If you must, spot drill using a shallower drill tip angle than your spade drill so the spade starts cutting at its center rather than its edges.
 
Just go for it... poke that sucker...

You shouldn't have any problems holding a 125 finish with a spade drill and usually they drill pretty close to size of the bit. You might get away with it in aluminum but I've never had much luck trying to sharpen or alter the corners, may cause it to want to walk a bit opening the hole some. Only time I use a pilot is when drilling 3" and bigger. Good luck!!


Brent
 
I drilled a 2"+ hole in A36 3 1/8" through but drilled a 1"pilot first for the larger spade pilot arbor. Hole finish was not important as further work was to be done. This was on a BP clone with 3HP. Your machine should be able to screw a larger spade through without the pilot. Some of those drills are rated to almost cram through. I would ask your tool pusher what the advised speeds & feeds to use, he should know or figure out the best starting points.
 
I was also wondering about chips not evacuating? I have the option of drilling a .94 hole first from the other end giving chips a place to go.
I just dont see good things happening when that spade drill breaks into the .94 hole.

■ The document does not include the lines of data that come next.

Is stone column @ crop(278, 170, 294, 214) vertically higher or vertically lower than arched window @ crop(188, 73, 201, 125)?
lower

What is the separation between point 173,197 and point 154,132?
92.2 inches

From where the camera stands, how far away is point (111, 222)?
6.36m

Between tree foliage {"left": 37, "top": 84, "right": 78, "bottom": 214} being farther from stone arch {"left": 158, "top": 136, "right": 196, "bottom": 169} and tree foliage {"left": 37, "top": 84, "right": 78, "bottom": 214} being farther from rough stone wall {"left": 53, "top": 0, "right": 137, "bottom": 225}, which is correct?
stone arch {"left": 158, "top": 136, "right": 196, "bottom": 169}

After reading your replys I thinking go for it and may the chips be damned.
Thanks guys
 
Followup!!
So I finally got to this project Thanks for the info everyone.:cheers:DSCN1157.jpg


800 rpms 12 ipm 6.149 deep . no thru the spindle coolant.
Had to alter the width of the insert (1.406 to 1.395 dia) and .120 radius on the corners.

one shot ran fine ,I closed the doors glued my eyes to the spindle meter with my finger on the reset button.

also used a boring cycle so the spindle shut off at the bottom of the hole after a .5 dwell (had to hold depth)

I experimented with a scrap block ...definitely cant peck or dwell a spade drill.

I also rounded the flutes to the .120 radius .Dont know if it made any difference ?
 
i have used spade drills with spot holes all different angles, pilot holes, and peck drilling mode on easily tens of thousands of holes without the slightest problems.
.
yes if you have a long spade drill it is normal to use slow rapids to help hole reentry. obviously a long spade drill sagging or bouncing around from coolant hitting it should not be slammed at high speed at a hole reentry during peck drilling. i drill plenty of deep holes over a foot deep with spade drills and the full peck getting chips out of the hole and coolant washing the spade drill is necessary or better on deeper holes
.
on long over 18" long twist drills it is common when after a shorter drill was used for the longer drill to be fed in the hole at 2" a minute at slow rpm to help hole reentry, then obviously feeds and speeds are increased once in to hole. sure a 18" long drill bouncing over 1/4" from coolant should not be slammed into a existing hole at high speeds.. thats does not mean peck drilling is not used millions of times a year without problems if done properly.
 
I have only used spade drills on screw machines and on them the spot drill would have a steeper drill tip angle for the following drill to follow. I would appreciate your thoughts on this.
Most of what I (think I) know on the subject is taken directly from the drill maker's literature. Most spade drill designs do not guide well on their lips, so it is preferable to use a shallow spot drill so the following spade drill will guide on its point. Ultimately, production is the proof, so if you've got a routine which works, then it works.